Then, a large dataset of drugs was collected from diverse publicly-available data repositories (Figure 1B), including two sources of information: transcriptional profiles and derived molecular descriptors and fingerprints. This yielded information on 1,131 drugs, 357 of which had transcriptional profiles with a total of 9,933 samples. As a strategy for validation, these were split into unique training (291 drugs, 8,237 samples) and testing (66 drugs, 1,696 samples) sets. Training was blinded to drugs on the testing set, hence facilitating preclinical translation to novel unseen chemicals (Figure 1C).

Transcriptional and molecular descriptors for the drugs were used as inputs to the machine learning algorithms (Figure 1D). All machine-learning models were evaluated in performance on the blinded testing dataset, also considering two independent (random and leave-drug-out) cross-validation strategies (Figure 1D). Further details on study design are provided in Methods.

Figure 2A shows the number of drugs labeled as unsafe for the six groups of cardiotoxicity forms considered. Notably, 49% (46 out of 93) of antineoplastic drugs are reported to cause ‘cardiac disorders and signs and symptoms', indicating a high prevalence across cardiotoxicity forms and drug classes (Supplementary Table 1). On the other hand, 24% of CNS, 21% of CV, and 27% of antineoplastic agents produced cardiac arrhythmias, and 23% of CV and 25% of antineoplastic agents induced coronary artery disease (Supplementary Table 1). The prevalence of heart failure, myocardial disorders and pericardial disorders was lower for all drug classes, although still significant in some cases (for example, 14% of antineoplastic agents producing heart failure; Supplementary Table 1). We also evaluated the level of association between cardiotoxicity forms in terms of Cohen's Kappa (Figure 2B). ‘Cardiac arrhythmias' demonstrate a substantial association with both ‘cardiac disorder signs and symptoms' and ‘coronary artery disorders', with Cohen's Kappa values of 0.61 and 0.60 respectively. Interestingly, ‘heart failure' demonstrates a lower agreement with ‘cardiac disorder signs and symptoms' compared to ‘cardiac arrhythmias' and ‘coronary artery disorders' but higher agreement with ‘myocardial disorders'.

FIGURE 2
www.frontiersin.org

Figure 2 Prevalence and association of different cardiotoxicity forms in the drug database. (A) Proportion of drugs labeled as unsafe for given cardiotoxicity forms out of all unsafe drugs (numbers in black) and all drugs (numbers in white). (B) Levels of association between cardiotoxicity forms, measured in terms of Cohen's Kappa. Symbols represent statistical significance level by Z-test (*p <0.05, **p <0.01). ‘Cardiac dis S&S' is the MedDRA term for cardiac disorder signs and symptoms, ‘dis' is for disorders.

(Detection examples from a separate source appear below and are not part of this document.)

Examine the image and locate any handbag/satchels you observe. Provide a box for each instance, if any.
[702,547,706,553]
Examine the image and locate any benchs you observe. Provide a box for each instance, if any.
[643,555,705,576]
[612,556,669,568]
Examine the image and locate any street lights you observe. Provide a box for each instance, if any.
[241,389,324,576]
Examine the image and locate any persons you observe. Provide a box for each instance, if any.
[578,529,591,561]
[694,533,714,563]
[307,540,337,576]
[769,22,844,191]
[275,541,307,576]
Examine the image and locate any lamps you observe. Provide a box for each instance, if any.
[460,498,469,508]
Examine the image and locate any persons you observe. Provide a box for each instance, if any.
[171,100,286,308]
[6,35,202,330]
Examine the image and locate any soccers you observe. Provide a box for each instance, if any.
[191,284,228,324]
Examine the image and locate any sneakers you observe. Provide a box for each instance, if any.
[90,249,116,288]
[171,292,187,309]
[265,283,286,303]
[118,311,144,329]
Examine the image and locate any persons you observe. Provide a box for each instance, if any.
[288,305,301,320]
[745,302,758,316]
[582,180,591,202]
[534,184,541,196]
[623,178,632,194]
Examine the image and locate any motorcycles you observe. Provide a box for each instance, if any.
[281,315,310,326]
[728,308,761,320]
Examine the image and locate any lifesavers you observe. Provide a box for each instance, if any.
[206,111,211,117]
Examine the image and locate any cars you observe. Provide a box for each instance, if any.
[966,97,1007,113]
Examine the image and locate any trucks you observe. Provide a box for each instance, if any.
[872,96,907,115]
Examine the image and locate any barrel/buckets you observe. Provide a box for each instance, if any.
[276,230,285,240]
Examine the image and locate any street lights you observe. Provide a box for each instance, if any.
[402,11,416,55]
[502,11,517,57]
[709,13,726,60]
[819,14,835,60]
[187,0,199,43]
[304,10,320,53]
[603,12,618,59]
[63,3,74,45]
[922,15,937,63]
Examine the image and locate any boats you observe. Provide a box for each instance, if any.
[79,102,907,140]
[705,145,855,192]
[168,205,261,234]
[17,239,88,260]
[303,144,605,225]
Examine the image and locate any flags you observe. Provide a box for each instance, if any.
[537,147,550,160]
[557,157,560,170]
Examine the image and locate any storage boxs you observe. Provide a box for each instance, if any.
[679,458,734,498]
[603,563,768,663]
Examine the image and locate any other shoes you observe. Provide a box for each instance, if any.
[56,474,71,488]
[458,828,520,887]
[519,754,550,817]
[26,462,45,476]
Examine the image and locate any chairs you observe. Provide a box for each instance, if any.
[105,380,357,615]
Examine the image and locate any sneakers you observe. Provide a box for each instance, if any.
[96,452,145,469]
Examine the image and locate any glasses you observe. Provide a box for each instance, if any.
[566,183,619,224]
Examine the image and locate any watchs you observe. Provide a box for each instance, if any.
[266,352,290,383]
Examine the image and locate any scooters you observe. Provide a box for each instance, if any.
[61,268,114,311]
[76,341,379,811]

Based on the strong associations observed between drug-induced cardiotoxicity forms, we concluded that a prediction model should leverage dependance between side effects, and be able to re-use the information learned about the molecular basis of one side effect to better understand the molecular basis of others. This motivates our formulation of the cardiotoxicity prediction task as a multi-label classification problem, and our proposed machine-learning architecture as a chain of classifiers (Figure 1D), in order to preserve such relationships between drug-induced cardiotoxicity forms.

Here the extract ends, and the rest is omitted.